Travel Trouble

Thu, 27 Sep, 2018Danielle McCarthy

Why you should never pick up a dropped smartphone during a flight

Why you should never pick up a dropped smartphone during a flight

Passengers have been reminded to listen carefully to the instructions of cabin crew after a Qantas passenger’s mobile phone caught alight mid-flight.

The flight, travelling from Los Angeles to Melbourne yesterday morning, was two hours away from landing when the smell of burnt rubber became apparent around 6am.

The Herald Sun reported that cabin crew rushed through the cabin with fire extinguishers, causing confusion among passengers.

“Nobody knew what was going on,” a passenger told the publication.

“The (flight attendant) was on the internal phone when two male hostesses grabbed fire extinguishers and ran up the stairs to business.”

The smell came from a mobile phone that had become crushed in a business class seat.

The incident, which nearly forced an emergency landing in Sydney, occurred after the passenger moved the seat to retrieve their dropped phone, crushing the device in the process and causing it to smoulder.

However, after 10 minutes cabin crew announced that the situation was under control and the flight would continue to Melbourne.

“They didn’t say there was a fire, but … my friend overheard two guys talking at the baggage carousel and said the seat was completely destroyed,” the passenger said.

“It was pretty scary … it panicked a few people.”
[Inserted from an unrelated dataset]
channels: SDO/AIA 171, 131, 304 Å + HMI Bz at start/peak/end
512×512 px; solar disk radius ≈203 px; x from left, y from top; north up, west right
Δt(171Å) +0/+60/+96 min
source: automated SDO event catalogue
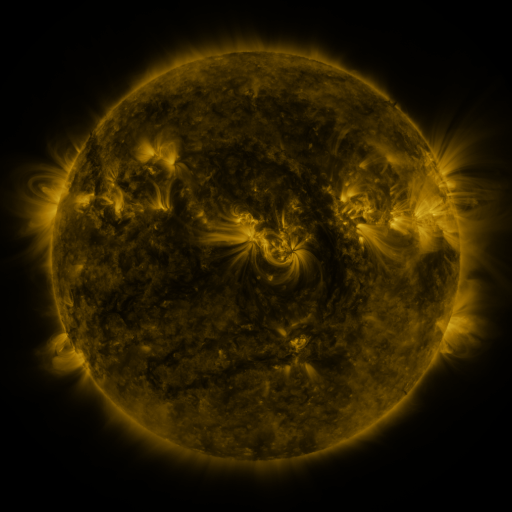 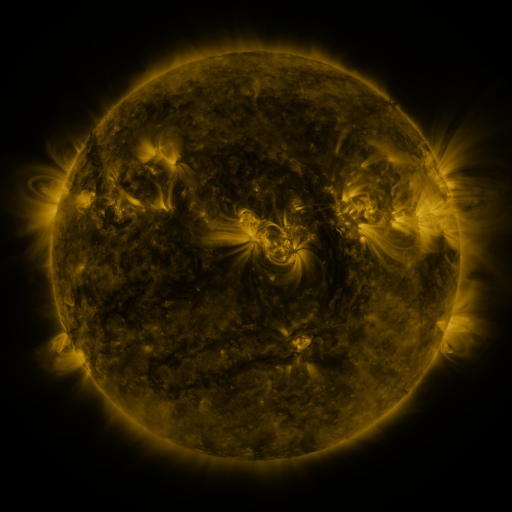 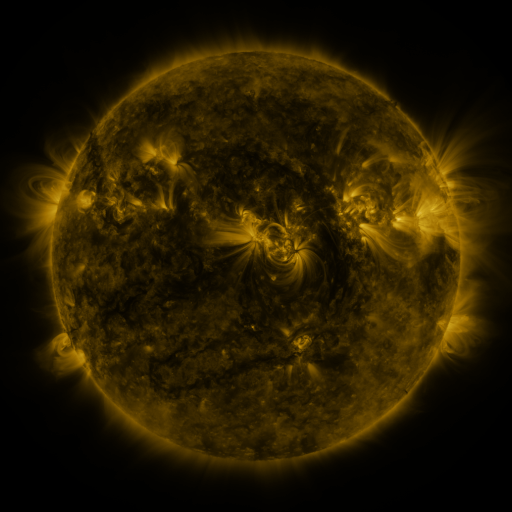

Qantas confirmed the incident and said it showcased why it is crucial to follow the instructions of staff.

“Our crew are trained to handle these situations and the crew on-board followed all the correct procedures,” the statement said. 

“This incident shows why we ask passengers to seek help from our cabin crew in retrieving their mobile phones.”

Pre-flight safety videos warn passengers to ask for the help of crew if they need to retrieve an electronic device they’ve dropped.

Australia’s Civil Aviation Safety Authority (CASA) said that when seats are adjusted it can damage the device’s volatile lithium battery, causing it to overheat and burst into flames.

CASA said the number of such incidents were increasing because of the slimline design of smartphones and the increased power of batteries

“Passengers must remember never to move their seat if a phone goes missing while in-flight and to always ask the aircraft cabin crew for assistance,” CASA said in a statement.

“If a phone is damaged cabin crew should be alerted immediately.”